_你的任务_
根据这段介绍CAMeLBERT模型的文本,CAMeLBERT-CA是在什么数据集上预训练的?

_文本片段_
模型:
CAMeL-Lab/bert-base-arabic-camelbert-ca
CAMeLBERT是一组在阿拉伯文本上进行预训练的BERT模型,具有不同大小和变种。我们发布了现代标准阿拉伯语(MSA),方言阿拉伯语(DA)和古典阿拉伯语(CA)的预训练语言模型,以及一个在这三种语言的混合上进行预训练的模型。我们还提供了在缩小了MSA变体数据集上进行预训练的其他模型(一半、四分之一、八分之一和十六分之一)。详情请参阅论文 " The Interplay of Variant, Size, and Task Type in Arabic Pre-trained Language Models "。
本模型卡描述了CAMeLBERT-CA(bert-base-arabic-camelbert-ca),它是在CA(古典阿拉伯语)数据集上进行预训练的模型。
| Model | Variant | Size | #Word | |
|---|---|---|---|---|
| bert-base-arabic-camelbert-mix | CA,DA,MSA | 167GB | 17.3B | |
| ✔ | bert-base-arabic-camelbert-ca | CA | 6GB | 847M | 
| bert-base-arabic-camelbert-da | DA | 54GB | 5.8B | |
| bert-base-arabic-camelbert-msa | MSA | 107GB | 12.6B | |
| bert-base-arabic-camelbert-msa-half | MSA | 53GB | 6.3B | |
| bert-base-arabic-camelbert-msa-quarter | MSA | 27GB | 3.1B | |
| bert-base-arabic-camelbert-msa-eighth | MSA | 14GB | 1.6B | |
| bert-base-arabic-camelbert-msa-sixteenth | MSA | 6GB | 746M | 
您可以将发布的模型用于遮蔽语言建模或下一个句子预测。但它主要用于在NLP任务(如命名实体识别、词性标注、情感分析、方言识别和诗歌分类)上进行微调。我们发布了我们的微调代码 here 。
使用方法您可以直接使用此模型进行遮蔽语言建模的流水线:
>>> from transformers import pipeline
>>> unmasker = pipeline('fill-mask', model='CAMeL-Lab/bert-base-arabic-camelbert-ca')
>>> unmasker("الهدف من الحياة هو [MASK] .")

_所给各行_
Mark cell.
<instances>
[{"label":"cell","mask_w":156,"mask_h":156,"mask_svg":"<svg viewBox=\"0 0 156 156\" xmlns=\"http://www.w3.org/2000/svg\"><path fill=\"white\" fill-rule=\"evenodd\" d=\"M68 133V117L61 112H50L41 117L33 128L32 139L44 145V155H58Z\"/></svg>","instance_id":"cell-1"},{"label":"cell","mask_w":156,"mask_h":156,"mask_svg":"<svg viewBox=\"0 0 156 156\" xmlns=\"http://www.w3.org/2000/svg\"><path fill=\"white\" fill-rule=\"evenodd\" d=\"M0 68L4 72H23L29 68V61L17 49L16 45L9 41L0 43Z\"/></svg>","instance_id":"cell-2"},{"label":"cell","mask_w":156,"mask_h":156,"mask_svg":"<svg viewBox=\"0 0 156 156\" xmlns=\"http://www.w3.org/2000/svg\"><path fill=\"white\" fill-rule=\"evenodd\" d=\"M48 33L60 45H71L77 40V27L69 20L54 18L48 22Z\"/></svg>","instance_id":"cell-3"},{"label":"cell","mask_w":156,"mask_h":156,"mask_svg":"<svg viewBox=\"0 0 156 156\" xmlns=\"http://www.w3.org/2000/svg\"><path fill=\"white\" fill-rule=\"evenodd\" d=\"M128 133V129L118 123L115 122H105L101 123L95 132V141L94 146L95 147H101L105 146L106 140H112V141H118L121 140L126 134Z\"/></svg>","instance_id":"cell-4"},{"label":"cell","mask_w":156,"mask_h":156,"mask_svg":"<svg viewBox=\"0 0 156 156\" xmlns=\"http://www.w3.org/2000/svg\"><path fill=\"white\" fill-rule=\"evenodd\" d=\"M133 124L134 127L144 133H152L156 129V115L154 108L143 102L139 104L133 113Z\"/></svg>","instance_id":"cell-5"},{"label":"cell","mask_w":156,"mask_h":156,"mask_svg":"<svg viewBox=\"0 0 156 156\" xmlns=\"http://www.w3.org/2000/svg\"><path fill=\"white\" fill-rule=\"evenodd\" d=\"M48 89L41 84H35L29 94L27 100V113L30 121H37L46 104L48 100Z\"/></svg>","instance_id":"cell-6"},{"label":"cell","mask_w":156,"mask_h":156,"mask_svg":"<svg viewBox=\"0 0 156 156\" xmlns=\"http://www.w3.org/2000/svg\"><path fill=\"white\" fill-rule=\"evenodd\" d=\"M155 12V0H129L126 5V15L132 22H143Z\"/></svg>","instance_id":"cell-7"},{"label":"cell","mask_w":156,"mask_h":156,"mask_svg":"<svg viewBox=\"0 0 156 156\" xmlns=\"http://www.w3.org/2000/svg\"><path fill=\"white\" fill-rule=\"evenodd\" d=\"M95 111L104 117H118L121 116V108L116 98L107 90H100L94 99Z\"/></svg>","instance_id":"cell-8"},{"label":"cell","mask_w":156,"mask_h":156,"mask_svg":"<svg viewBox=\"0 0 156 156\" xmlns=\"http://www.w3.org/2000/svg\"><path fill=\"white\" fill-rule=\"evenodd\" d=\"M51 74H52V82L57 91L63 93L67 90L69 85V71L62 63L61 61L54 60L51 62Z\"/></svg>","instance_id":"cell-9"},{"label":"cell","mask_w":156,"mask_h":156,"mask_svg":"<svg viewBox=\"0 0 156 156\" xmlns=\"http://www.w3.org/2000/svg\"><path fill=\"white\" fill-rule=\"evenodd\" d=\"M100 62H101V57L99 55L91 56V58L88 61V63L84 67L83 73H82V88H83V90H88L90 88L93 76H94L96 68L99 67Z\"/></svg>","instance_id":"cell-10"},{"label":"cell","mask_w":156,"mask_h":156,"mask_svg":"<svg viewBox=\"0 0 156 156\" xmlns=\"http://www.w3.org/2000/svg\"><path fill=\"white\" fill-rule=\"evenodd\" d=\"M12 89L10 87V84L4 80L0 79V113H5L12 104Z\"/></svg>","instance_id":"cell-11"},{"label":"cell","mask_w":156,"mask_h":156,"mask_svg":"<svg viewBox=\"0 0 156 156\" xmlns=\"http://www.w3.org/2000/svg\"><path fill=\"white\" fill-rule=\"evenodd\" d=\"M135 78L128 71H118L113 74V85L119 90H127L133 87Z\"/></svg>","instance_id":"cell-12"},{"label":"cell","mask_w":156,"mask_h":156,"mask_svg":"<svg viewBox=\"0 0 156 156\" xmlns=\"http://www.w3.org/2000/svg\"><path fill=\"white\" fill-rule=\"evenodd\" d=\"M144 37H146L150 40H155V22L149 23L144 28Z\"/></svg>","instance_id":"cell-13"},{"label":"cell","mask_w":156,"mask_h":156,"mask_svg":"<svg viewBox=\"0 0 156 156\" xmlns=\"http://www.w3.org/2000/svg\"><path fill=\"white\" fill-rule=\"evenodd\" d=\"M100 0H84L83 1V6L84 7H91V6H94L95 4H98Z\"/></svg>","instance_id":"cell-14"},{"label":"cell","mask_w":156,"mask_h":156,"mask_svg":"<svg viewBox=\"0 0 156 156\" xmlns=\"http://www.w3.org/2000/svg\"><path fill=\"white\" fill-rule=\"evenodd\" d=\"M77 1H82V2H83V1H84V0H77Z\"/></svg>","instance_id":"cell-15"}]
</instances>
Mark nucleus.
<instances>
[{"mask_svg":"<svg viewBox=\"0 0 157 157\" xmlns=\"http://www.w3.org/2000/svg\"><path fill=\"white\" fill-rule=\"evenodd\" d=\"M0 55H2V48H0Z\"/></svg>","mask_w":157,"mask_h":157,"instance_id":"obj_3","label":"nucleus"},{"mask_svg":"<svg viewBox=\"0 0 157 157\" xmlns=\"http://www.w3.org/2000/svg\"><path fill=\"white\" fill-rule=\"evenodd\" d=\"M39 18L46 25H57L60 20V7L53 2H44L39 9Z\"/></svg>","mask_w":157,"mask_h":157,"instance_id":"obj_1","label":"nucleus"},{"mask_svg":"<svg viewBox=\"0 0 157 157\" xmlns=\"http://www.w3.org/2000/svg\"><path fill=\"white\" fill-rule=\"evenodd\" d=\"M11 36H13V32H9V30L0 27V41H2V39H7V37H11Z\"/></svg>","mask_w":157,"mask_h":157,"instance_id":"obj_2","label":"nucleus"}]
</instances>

_本题答案_
古典阿拉伯语(CA)数据集。